Other than being the correct dimensions, I’m confused on why you could use the W2 matrix from CBOW as your embedding matrix. Since transposed matrices are not their own inverse, what relationship would the W2 matrix have to transforming from the one-hot vectors into embeddings - since it was trained on going the other direction?
Hi @davidpet
The same reason why you could use the W1 matrix.
Word embeddings is not some “correct” way of solving an equation of some kind that has one correct answer. But it is a useful tool to achieve your goals (primarily - by reducing the sparsity of one-hot approach to some smaller manageable amount on numbers - the embedding space - you can train a model that can predict sentiment, translate languages or whatever your goal is).

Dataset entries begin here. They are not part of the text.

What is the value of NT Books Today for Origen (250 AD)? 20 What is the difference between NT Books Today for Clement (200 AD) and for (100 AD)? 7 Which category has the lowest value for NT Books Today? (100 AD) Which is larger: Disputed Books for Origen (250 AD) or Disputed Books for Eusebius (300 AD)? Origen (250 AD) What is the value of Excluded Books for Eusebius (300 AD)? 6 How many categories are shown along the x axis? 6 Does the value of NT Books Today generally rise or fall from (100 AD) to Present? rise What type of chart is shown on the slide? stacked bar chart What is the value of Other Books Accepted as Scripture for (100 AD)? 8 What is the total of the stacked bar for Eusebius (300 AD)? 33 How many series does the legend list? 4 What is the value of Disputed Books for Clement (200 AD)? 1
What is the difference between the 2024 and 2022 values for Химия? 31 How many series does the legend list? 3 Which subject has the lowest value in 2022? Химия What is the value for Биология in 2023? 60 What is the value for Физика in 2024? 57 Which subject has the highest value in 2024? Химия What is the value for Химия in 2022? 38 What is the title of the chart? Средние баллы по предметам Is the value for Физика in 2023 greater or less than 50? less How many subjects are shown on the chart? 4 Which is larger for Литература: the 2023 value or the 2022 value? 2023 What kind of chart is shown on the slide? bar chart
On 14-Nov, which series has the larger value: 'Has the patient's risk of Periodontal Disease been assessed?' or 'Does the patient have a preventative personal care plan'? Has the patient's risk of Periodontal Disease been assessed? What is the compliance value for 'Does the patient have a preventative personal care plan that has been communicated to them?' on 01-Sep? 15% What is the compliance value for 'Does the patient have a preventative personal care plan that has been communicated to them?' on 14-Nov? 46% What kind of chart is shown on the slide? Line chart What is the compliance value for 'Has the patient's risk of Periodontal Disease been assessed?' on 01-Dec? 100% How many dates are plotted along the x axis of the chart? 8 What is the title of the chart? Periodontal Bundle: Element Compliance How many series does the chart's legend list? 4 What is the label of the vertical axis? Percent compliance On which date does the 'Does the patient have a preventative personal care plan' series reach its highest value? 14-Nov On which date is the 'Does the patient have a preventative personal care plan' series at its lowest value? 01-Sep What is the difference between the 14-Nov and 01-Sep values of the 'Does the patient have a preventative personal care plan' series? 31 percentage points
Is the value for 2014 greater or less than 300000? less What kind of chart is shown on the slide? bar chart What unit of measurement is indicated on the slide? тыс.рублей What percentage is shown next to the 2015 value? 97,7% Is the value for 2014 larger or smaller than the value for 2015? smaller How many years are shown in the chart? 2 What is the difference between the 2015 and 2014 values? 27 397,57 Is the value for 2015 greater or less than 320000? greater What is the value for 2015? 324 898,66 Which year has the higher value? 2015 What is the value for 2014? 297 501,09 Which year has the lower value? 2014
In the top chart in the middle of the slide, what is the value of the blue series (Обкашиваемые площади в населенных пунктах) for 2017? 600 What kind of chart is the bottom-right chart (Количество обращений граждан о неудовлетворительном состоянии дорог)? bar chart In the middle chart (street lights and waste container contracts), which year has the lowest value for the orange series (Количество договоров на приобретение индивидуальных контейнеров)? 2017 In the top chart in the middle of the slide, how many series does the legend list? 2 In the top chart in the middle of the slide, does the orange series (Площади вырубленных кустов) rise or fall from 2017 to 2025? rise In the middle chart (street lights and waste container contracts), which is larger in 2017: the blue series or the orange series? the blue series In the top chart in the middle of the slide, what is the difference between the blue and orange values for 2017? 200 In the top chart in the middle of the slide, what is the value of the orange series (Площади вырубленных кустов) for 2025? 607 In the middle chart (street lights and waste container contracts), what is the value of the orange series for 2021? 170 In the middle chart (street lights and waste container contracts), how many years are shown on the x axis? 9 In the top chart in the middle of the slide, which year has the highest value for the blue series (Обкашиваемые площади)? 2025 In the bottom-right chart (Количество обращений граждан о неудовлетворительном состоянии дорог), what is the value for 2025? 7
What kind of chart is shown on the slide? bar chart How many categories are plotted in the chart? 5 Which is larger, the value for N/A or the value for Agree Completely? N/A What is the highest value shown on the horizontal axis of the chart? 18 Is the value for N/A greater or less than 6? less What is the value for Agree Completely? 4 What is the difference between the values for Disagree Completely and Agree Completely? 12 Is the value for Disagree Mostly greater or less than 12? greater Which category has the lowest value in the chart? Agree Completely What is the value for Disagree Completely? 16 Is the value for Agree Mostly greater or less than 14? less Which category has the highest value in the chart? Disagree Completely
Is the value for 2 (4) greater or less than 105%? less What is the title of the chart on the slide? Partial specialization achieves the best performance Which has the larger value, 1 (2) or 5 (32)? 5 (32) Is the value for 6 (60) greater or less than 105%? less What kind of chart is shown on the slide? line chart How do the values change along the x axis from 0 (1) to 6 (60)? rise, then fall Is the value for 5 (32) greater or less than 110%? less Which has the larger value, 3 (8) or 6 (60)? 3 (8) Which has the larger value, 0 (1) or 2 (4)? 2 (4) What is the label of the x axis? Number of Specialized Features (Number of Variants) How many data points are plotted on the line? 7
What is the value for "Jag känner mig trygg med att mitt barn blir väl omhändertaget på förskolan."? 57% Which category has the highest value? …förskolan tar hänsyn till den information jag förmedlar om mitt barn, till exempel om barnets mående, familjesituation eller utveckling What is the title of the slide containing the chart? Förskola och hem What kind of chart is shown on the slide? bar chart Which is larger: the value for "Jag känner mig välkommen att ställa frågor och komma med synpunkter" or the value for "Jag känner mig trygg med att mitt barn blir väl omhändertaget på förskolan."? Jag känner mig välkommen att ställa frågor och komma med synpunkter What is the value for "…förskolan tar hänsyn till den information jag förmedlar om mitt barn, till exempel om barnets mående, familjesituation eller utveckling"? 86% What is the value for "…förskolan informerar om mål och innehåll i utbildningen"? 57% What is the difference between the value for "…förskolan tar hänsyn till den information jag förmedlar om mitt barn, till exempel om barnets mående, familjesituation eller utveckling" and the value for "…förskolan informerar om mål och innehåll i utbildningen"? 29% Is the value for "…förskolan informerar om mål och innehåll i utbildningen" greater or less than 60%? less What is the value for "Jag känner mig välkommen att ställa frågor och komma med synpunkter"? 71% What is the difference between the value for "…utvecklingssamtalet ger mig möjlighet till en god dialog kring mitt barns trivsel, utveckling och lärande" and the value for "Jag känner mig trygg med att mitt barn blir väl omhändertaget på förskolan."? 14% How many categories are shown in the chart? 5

Not only that, but also the ReLU application. As I said, the goal is not to get back to W1 or x.
The only relationship (for W1 and W2, also don’t forget b1 and b2) is the cost function and data.
Changing the cost function would get you different weights (W1, W2…), also having different weights because of random initialization (like .rand(N,V) and .rand(V,N)) , different random batches or data altogether and other factors would result in different Word Embeddings.
They all would be “wrong” and “correct” at the same time - the only thing that matters is your goal. Which of them does help you predict the sentiment or translate the languages best?
I’m not sure what you mean. Could you elaborate?
Makes sense - thanks!